Reading passage:
SUPREME COURT - STATE OF NEW YORK I.A.S. PART 17 - SUFFOLK COUNTY
Aug 22, 2013
2013 N.Y. Slip Op. 32000 (N.Y. Sup. Ct. 2013)

Opinion

INDEX No. 08-36053 CAL No. 12-01499OT

08-22-2013

AL TIRANNO, Plaintiff, v. WARTHOG, INC., KIMCO REALTY CORPORATION, APPLEBEE'S and NATIONAL AMUSEMENTS MULTIPLEX, and FARMINGDALE THEATRES, INC., Defendants.

ZLOTOLOW & ASSOCIATES, P.C. Attorney for Plaintiff JOHN W. MANNING, P.C. Attorney for Defendants


SHORT FORM ORDER

PRESENT:

Hon. PETER H. MAYER

Justice of the Supreme Court

MOTION DATE 12-18-12

ADJ. DATE 2-27-13

Mot. Seq. # 009 - MotD

ZLOTOLOW & ASSOCIATES, P.C.

Attorney for Plaintiff

JOHN W. MANNING, P.C.

Attorney for Defendants

Upon the reading and filing of the following papers in this matter: (1) Notice of Motion/Order to Show Cause by the defendant's National Amusements, Inc. and Farmingdale Theatres, dated November 14, 2012, and supporting papers (including Memorandum of Law dated _); (2) Affirmation in Opposition by the plaintiff, dated February 5, 2013, and supporting papers; (3) Reply Affirmation by the defendant's National Amusements, Inc. and Farmingdale Theatres, dated February 22, 2013, and supporting papers; (4) Other Defendant's National Amusements. Inc. and Farmingdale Theatres - memorandum of law ;( and afte r hearing counsels' oral arguments in support of and opposed to the motion); and now

UPON DUE DELIBERATION AND CONSIDERATION BY THE COURT of the foregoing papers, the motion is decided as follows: it is

ORDERED that the motion by defendant National Amusements, Inc. and Farmingdale Theatres, Inc. seeking summary judgment dismissing the complaint is decided as follows.

Complete the following:
- a) Retype the court order word for word, beginning at the words "UPON DUE DELIBERATION" and stopping after the words "decided as follows.".
- b) Answer these questions from the court order:
(i) Which justice is listed as present?
(ii) What motion date is given?
(iii) What does the motion by National Amusements, Inc. and Farmingdale Theatres, Inc. seek?

Source material:

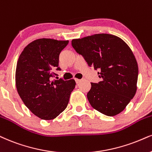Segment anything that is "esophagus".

Answers:
- a)
UPON DUE DELIBERATION AND CONSIDERATION BY THE COURT of the foregoing papers, the motion is decided as follows: it is

ORDERED that the motion by defendant National Amusements, Inc. and Farmingdale Theatres, Inc. seeking summary judgment dismissing the complaint is decided as follows.

- b)
(i) Hon. Peter H. Mayer
(ii) 12-18-12
(iii) Summary judgment dismissing the complaint